Now, I don’t know about you, but I’ve noticed that when any quantity of money gets thrown around, you can begin to expect fraud of some kind. People will inevitably cheat the system.
How do people steal your email address?
Some of you might say, “Hold on, I’ve never given out my email to anyone who might have turned out to be a spam sender!”
And that might be true.
But what you might not know is that some companies exist solely for the purpose of mining email addresses. They’ll “need” your email to communicate with you, or to send you information, or for you to sign up to their service.
Some email lists begin legitimately and are used well, but then are sold to the highest bidder. When I’ve googled “how to make money with email addresses,” one of the ways normally listed is simply to sell your list. You get more money the bigger it is, or the more niche it is.
Out there on the vast interwebs are enormous data banks, filled with reams and reams of email addresses. People broker them, buying and selling, based on size, target audience, quality of email address, how long they’ve had it. In my job, I get three or four spam emails per day offering to sell me an email list in my desired business vertical.
You can even rent lists.
It’s frustrating and annoying and invasive, but unfortunately, there’s nothing you can do to stop them. However, there is a way you can find out who ratted you out.
How to know who sold your email address.
When I was in college, I went through a phase of signing up for every survey website that promised to give money in exchange for filling out surveys, clicking on ads, or searching the web.
The actual payouts were scant, but the promise of what essentially felt like free money was too strong to deny.
One of these survey sites was “Inbox Pounds.” To Inbox Pounds, I even gave my phone number, so strapped was I for cash.
To be fair to Inbox Pounds, I think I did get my payout of £20 (after about six months of casual use).

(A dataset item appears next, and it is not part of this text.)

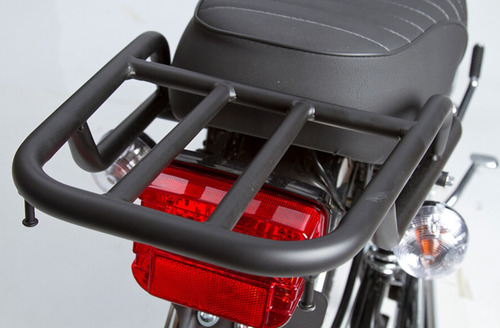 Moto Puch Cg 125 Cc Económica Street Contado Financiada
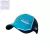 Drennan Aqua/Black Baseball Sapka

But I also got a lot of spam, unaffiliated with Inbox Pounds. How do I know it was from them?
Luckily, when I first signed up to Inbox Pounds, I had just read an article that said when you sign up for free stuff, you shouldn’t give out your name. Instead, put the name of whoever was giving you the free thing.
So I duly signed up as Ms. Inbox Pounds.
I do this for everyone. When I want Olay to send me a free sample of their latest face cream (in exchange for a name and email address) I call myself Olay Freesample. When I am asked to give my email address in order to get free wifi, I say Coffeeshop Freewifi.
So when I start to get email addresses addressed to me by something other than my own name, I know exactly who sold me out, and what the price was.
To this day, I get cold callers ringing me up, asking for a Ms. Pounds, Ms. Inbox Pounds. I can hear it in their voices, the embarrassment from asking for such an obviously fake name. I always, perhaps somewhat cruelly, ask that they repeat it a few times.
“Who’s that? What’s that first name? Inlox? Finstocks?” I query down the phone line, while my partner stifles his cackles.
“No, Inbox, ma’am. Is there an Inbox Pounds at this number?” comes the tired reply. They know it’s a fake name. And yet they always ask. I think they have to.
“I have never heard of anyone called Inbox Pounds, I’m afraid.” I finally end the conversation.
Inboxes are free, but they’re not worthless.
I have four active email addresses: one for me, one for my cats, one for work, and one for my hobbies, like blogging. I cherish the real estate in each one. I’m a fervent believer in Inbox Zero, which means I invest some time every day in maintaining my inboxes, keeping them free of clutter, with the same care I dedicate to my desk or my bedroom.
My inboxes act as to-do lists, reminders, organizers and prompts. My inboxes were free to set up, and it’s free to receive emails, but to me, it’s so important to make sure they remain this hallowed ground, filled only with things that matter. I will spend my time gladly in ensuring they stay useful tools, not trash repositories.
And any stray spam that manages to get in? I know who sold me out. And I don’t trust them again.